• _Texte fourni_

Le 8 août 1804, Chaptal démissionne, Napoléon lui a pris sa maîtresse. Mais sa démission n’entraîne pas sa disgrâce ; il est trésorier du Sénat, il sera même ministre d’État aux Cent-Jours ; il continue à faire des affaires, cultive la betterave, publie " L’Art de la teinture du coton en rouge d’Andrinople " , " La Chimie appliquée aux arts " .

En 1818, il se retrouvera pair de Louis XVIII, sans activité politique bien marquée. Une belle vie, en somme. Pourtant Chaptal mourra pauvre, ou presque, ayant laissé son fils dilapider sa fortune. C’est presque déjà l’heure où Balzac fera mourir sur la paille un père trop aimant à qui la Révolution avait permis d’amasser un bien considérable, le père Goriot. Le roman est bien le miroir de la réalité !

1945

Le tribunal militaire international de Nuremberg définit enfin la notion de " Crime contre l’Humanité ".

" Atrocités et délits y compris mais sans être limités à l’assassinat, à l’extermination, la mise en esclavage, la déportation, et tout autre acte inhumain commis contre toutes populations civiles, avant ou pendant la guerre, ou bien les persécutions pour des motifs politiques, raciaux ou religieux lorsque ces actes ou persécutions, qu’ils aient constitué ou non une violation du droit interne des pays où ils ont été perpétrés, ont été commis à la suite de tout crime rentrant dans la compétence du Tribunal. "

Cette définition du crime contre l’humanité, notion créée pour la circonstance, a été donnée par l’article 6(c) du statut du tribunal militaire international de Nuremberg (8 août 1945) chargé de juger et de punir les grands criminels de guerre des pays européens de l’Axe.

L’expression, quant à elle, est plus ancienne : on la trouve en 1915 dans une déclaration de la France, de la Grande-Bretagne et de la Russie évoquant le massacre des Arméniens par les Turcs.

Entrées de données stockées
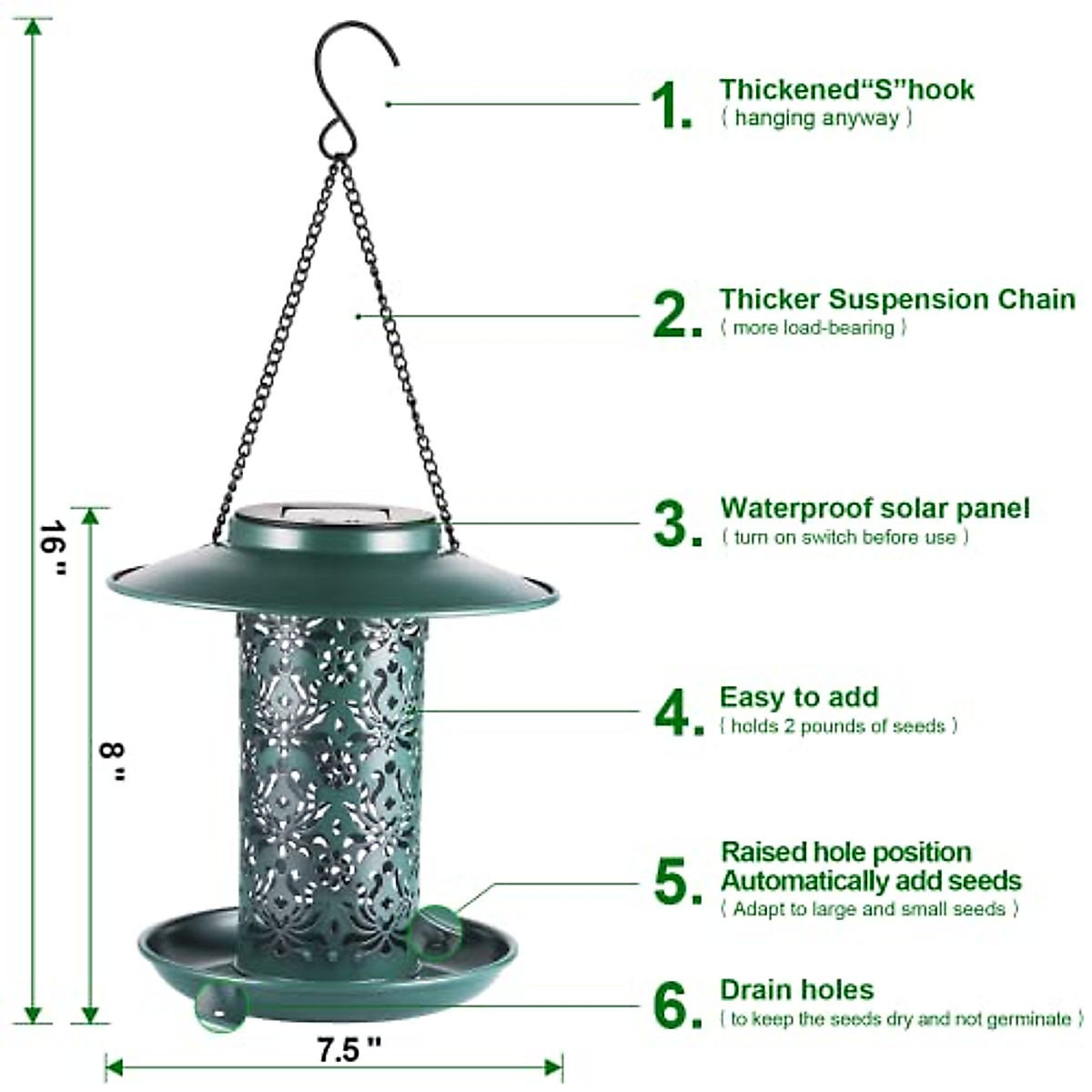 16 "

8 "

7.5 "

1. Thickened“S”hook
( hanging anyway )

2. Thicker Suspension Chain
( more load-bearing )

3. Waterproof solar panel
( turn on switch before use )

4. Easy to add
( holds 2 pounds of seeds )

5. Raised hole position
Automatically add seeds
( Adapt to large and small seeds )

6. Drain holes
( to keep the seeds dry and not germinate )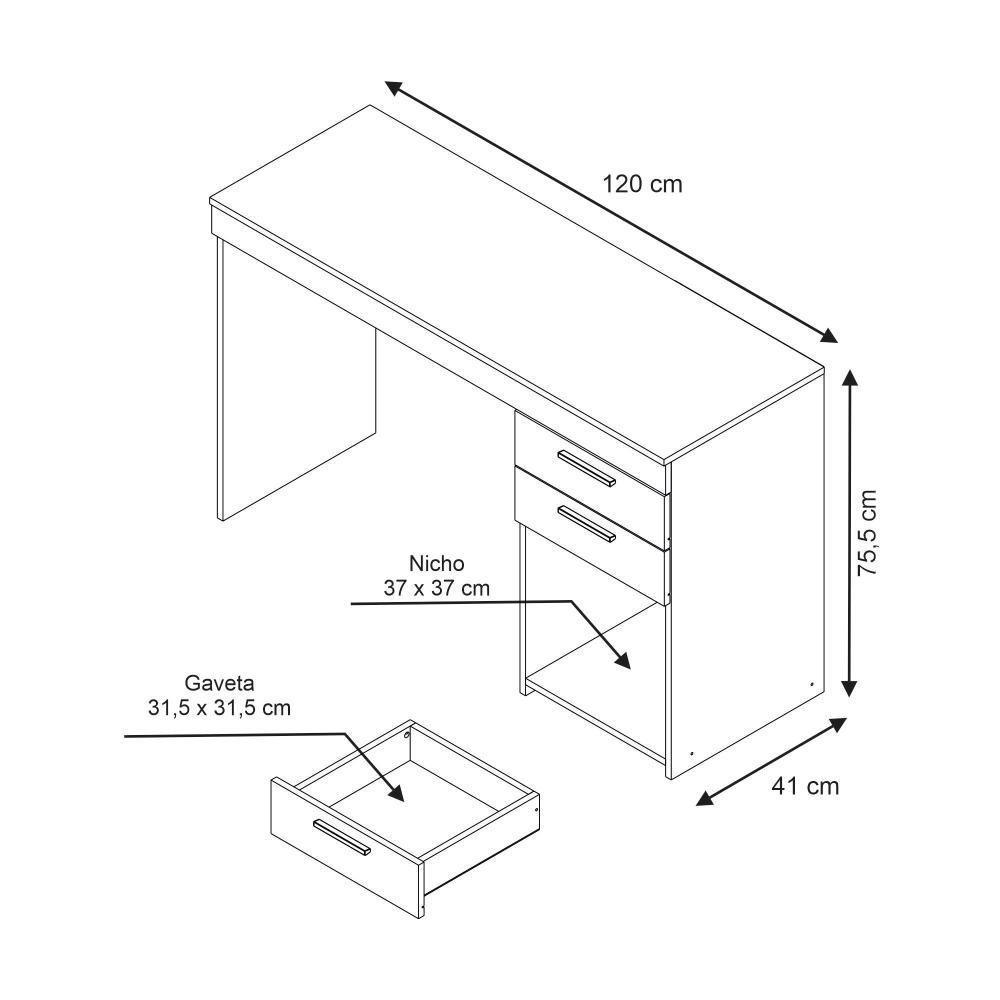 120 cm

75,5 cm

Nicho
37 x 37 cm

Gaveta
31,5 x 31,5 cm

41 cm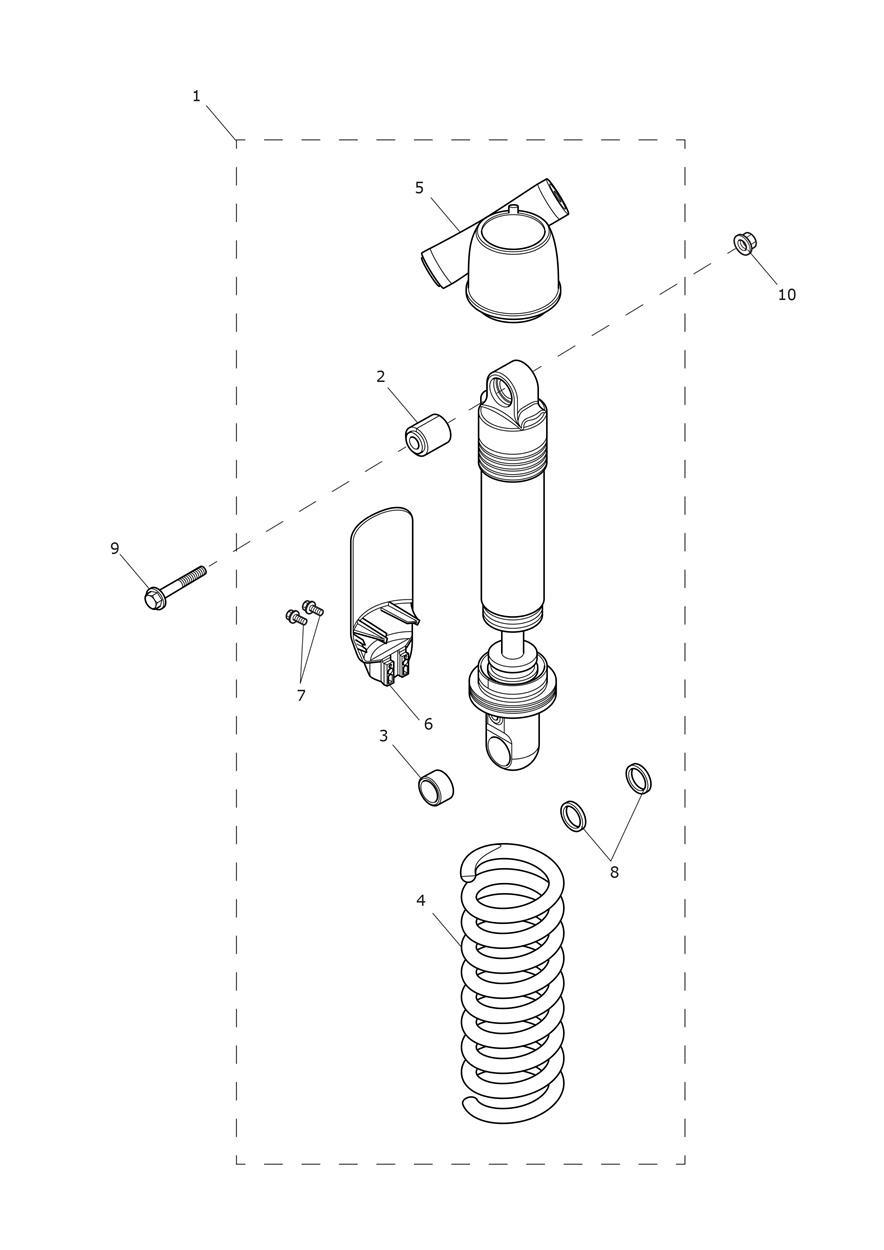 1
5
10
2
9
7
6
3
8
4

• _Énoncé_
Citez mot pour mot le passage du texte fourni qui va de "L’expression, quant à" jusqu'à "par les Turcs.", ces deux bornes comprises.

• _Solution rédigée_
L’expression, quant à elle, est plus ancienne : on la trouve en 1915 dans une déclaration de la France, de la Grande-Bretagne et de la Russie évoquant le massacre des Arméniens par les Turcs.